Johnson Hall Performing Arts Center has won a competitive grant from the Maine Downtown Center to help complete the renovation of its historic building.
The theater in Gardiner was awarded nearly $244,000 — more than a third of the funds available — to pay for repairs to the exterior masonry, windows and cornice.
“We are pleased to distribute these awards for what we believe will be catalytic projects in Maine downtowns,” Anne Ball, program director at the Maine Downtown Center, said in a provided statement. “The program set out to drive the connection between economic development and historic preservation.
“The grant projects will clearly illustrate this,” she added. “This was a very competitive grant program — more than $2.2 million were requested by applicants and this speaks to the need for this type of funding in Maine.”
Mike Miclon, the executive artistic director of Johnson Hall, said the venue received the full amount requested, but he had not expected that.
“It’s part of the historic project we have to do,” Miclon said. “The masonry needs to be repointed.
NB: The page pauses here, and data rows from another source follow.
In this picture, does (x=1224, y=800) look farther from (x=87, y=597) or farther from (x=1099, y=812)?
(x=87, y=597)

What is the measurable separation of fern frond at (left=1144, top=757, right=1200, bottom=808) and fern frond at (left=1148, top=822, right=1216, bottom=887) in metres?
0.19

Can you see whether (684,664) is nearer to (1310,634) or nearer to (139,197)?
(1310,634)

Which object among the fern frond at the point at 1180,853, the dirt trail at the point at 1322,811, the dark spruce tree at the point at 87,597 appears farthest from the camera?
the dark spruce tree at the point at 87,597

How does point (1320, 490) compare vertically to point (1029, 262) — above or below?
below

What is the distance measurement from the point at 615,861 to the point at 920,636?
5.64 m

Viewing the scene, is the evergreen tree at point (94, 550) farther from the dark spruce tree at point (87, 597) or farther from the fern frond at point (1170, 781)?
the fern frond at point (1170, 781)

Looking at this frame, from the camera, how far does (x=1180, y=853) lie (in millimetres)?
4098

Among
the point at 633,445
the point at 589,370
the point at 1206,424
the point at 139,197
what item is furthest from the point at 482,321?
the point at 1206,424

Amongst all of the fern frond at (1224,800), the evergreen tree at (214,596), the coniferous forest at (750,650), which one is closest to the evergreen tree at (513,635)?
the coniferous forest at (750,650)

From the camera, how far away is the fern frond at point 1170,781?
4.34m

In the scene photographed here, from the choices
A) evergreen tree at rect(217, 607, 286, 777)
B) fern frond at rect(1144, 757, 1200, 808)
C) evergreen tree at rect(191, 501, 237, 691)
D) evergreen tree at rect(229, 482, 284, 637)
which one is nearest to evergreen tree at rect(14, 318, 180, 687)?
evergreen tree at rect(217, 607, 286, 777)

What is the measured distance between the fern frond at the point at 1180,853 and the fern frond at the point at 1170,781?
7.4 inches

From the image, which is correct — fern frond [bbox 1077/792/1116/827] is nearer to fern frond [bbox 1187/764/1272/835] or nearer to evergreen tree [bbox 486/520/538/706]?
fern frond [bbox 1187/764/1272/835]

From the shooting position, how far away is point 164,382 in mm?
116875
Our historic windows were redone years ago, but all of the other windows are single-paned terrible things and will be updated. It’s all part of the work that has to get done for the renovation.”
Johnson Hall has embarked on a multiyear project to raise funds to renovate the upper theater in Maine’s oldest opera house on Water Street in Gardiner. When construction begins, plans call for rebuilding the 400-seat theater that occupies the upper floors of the venue.
The $4.9 million project includes building a lobby and concession area on the second floor, along with performers’ dressing rooms and green rooms, and a full-service box office and foyer on the ground floor. The Studio Theater on the ground floor will remain open after the renovation is completed.
This work is expected to be done in the spring because the funds have a timeline attached to them.
“Where there’s nothing going on inside Johnson Hall, it’s OK if we block up the entrance to Johnson Hall will a bunch of scaffolding,” he said. “Nothing else is going on.”
Earlier this year, Miclon started canceling shows for the balance of the season over concern about the spread of the highly contagious coronavirus, even before government and public health officials imposed strong limits on the number of people who are allowed to gather.
Miclon said he’s now evaluating whether Johnson Hall’s summer concert series at Waterfront Park, which normally starts at the end of June, or the summer theater camp, which starts in July, will go on this year.
The source of the grant funds is the REvitalizeME National Park Service sub-grant program. The Maine Development Foundation, of which the Maine Downtown Center is part, and the Maine Historic Preservation Commissioner partnered in awarding the grant funds. The goal of REvitalizeME is supporting rehabilitation of historic properties to rehabilitate, project and foster economic development in rural communities.
Four awards, to help fund architectural and engineering specifications, were made to the Norway Opera House in Norway, 7 Island Ave. in Skowhegan, the Chocolate Church in Bath and the Center Theatre in Dover-Foxcroft.
The request for exterior work by the Peavey Memorial Library in Eastport also received funding.